Die frühen Erfolge der NSDAP im Freistaat Oldenburg und insbesondere im Landesteil Lübeck lassen sich zum einen durch die Sozialstruktur in der Region erklären. Es gab in Eutin und der näheren Umgebung keine größeren Industriebetriebe, und die meist in Kleinbetrieben beschäftigten Arbeiter waren kaum gewerkschaftlich oder parteipolitisch organisiert. Außerdem gehörte die Bevölkerung fast ausschließlich der evangelischen Kirche an, und tatsächlich hat kein anderes Sozialmerkmal den Erfolg der Nationalsozialisten bei den Wahlen in der Weimarer Republik so stark beeinflusst wie die Zugehörigkeit zur protestantischen Konfession.
Hinzu kamen die von den lokalen Parteiführern mit großem propagandistischem Geschick und brutaler Gewalt geführten Wahlkämpfe. Der SA-Führer und spätere Regierungspräsident Heinrich Böhmcker sowie der Eutiner Ortsgruppen- und Kreisleiter der NSDAP, Dr. Wolfgang Saalfeldt, erreichten durch wirkungsvolle Propagandaaktionen (z. B. motorisierte Stern- und Staffelfahrten, ständige Aufmärsche von uniformierter SA, groß inszenierte Auftritte führender Vertreter der NSDAP) sowie große Brutalität bei Auseinandersetzungen mit politischen Gegnern eine hohe Sichtbarkeit in der lokalen Presse . Außerdem gelang es ihnen bereits früh, Eliten und Meinungsführer, z. B. Lehrer an den höheren Schulen, einzubinden. Dies alles zusammen erklärt zumindest zum Teil, wie es dazu kam, dass sich ausgerechnet Eutin zu einer frühen Hochburg der NSDAP entwickelte.
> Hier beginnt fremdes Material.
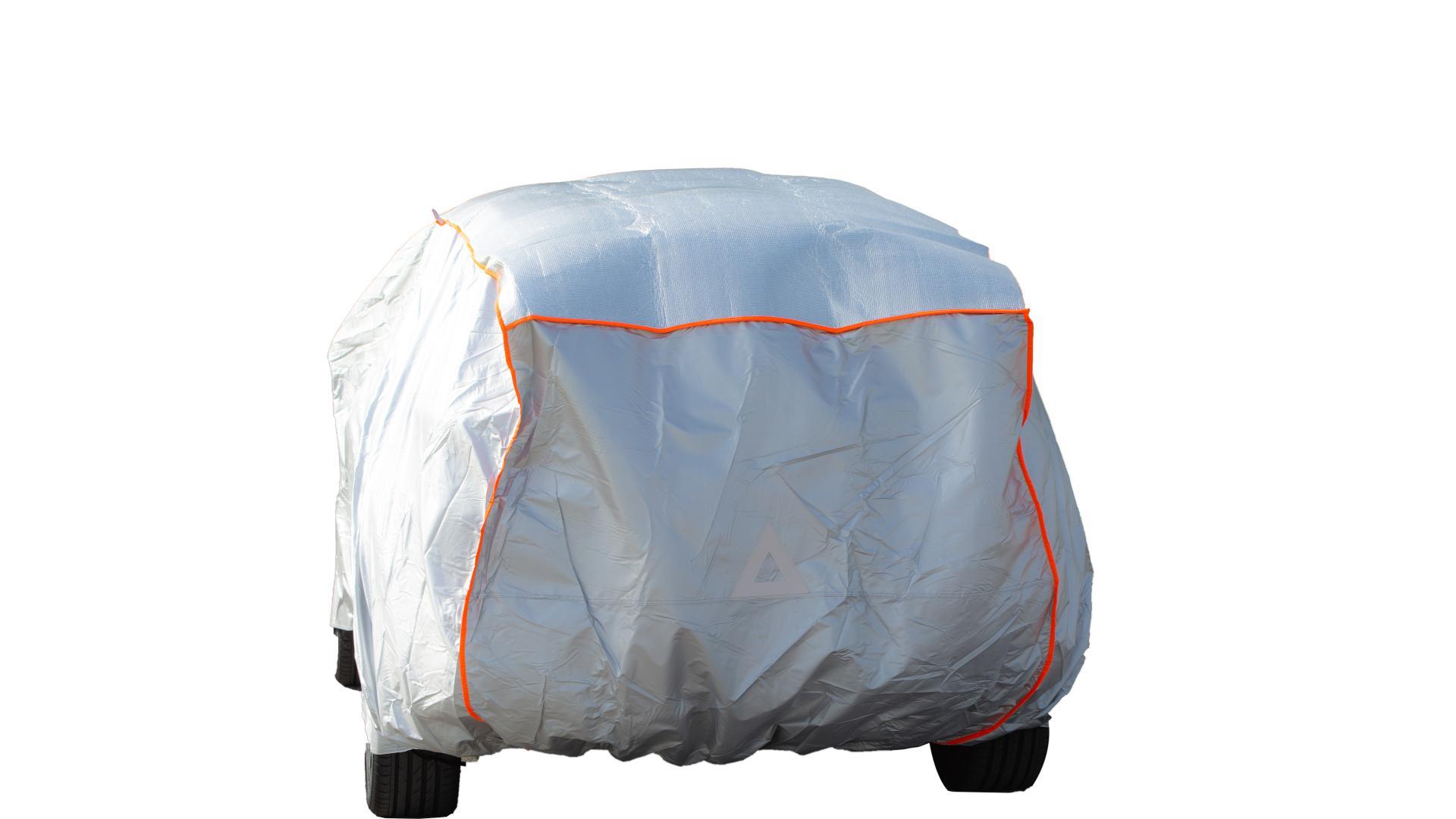 4CARS Anti hail car cover SUV L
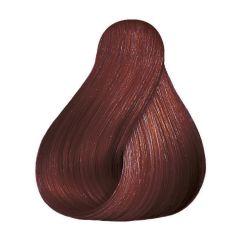 Londa Professional Londacolor Extra Rich Creme vopsea permanenta 6/41 60ml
Es entbehrt nicht einer gewissen Ironie, dass Eutin dann Ende April 1945 kurz vor Kriegsende für wenige Tage sogar zum Sitz der verbliebenen Reichsregierung wurde. Von einer Regierungstätigkeit im engeren Sinn konnte zu diesem Zeitpunkt allerdings keine Rede mehr sein. Das aus Berlin geflüchtete Rumpfkabinett tagte hier im Gebäude der heutigen Kreisverwaltung (ausführlich bei Station 11) , während der spätere Nachfolger Hitlers, Großadmiral Dönitz, sein Hauptquartier nahe Plön bezog, ehe er sich Anfang Mai nach Flensburg-Mürwik absetzte. Fast ebenso bizarr vollzog sich die „Eroberung“ Eutins durch die Alliierten am 4. Mai 1945. Auf dem Weg nach Kiel machten drei so gut wie unbewaffnete Angehörige einer Presseeinheit der britischen Armee Halt auf dem Eutiner Marktplatz, wo ihnen herbeigeeilte NS-Vertreter prompt die Stadt übergaben.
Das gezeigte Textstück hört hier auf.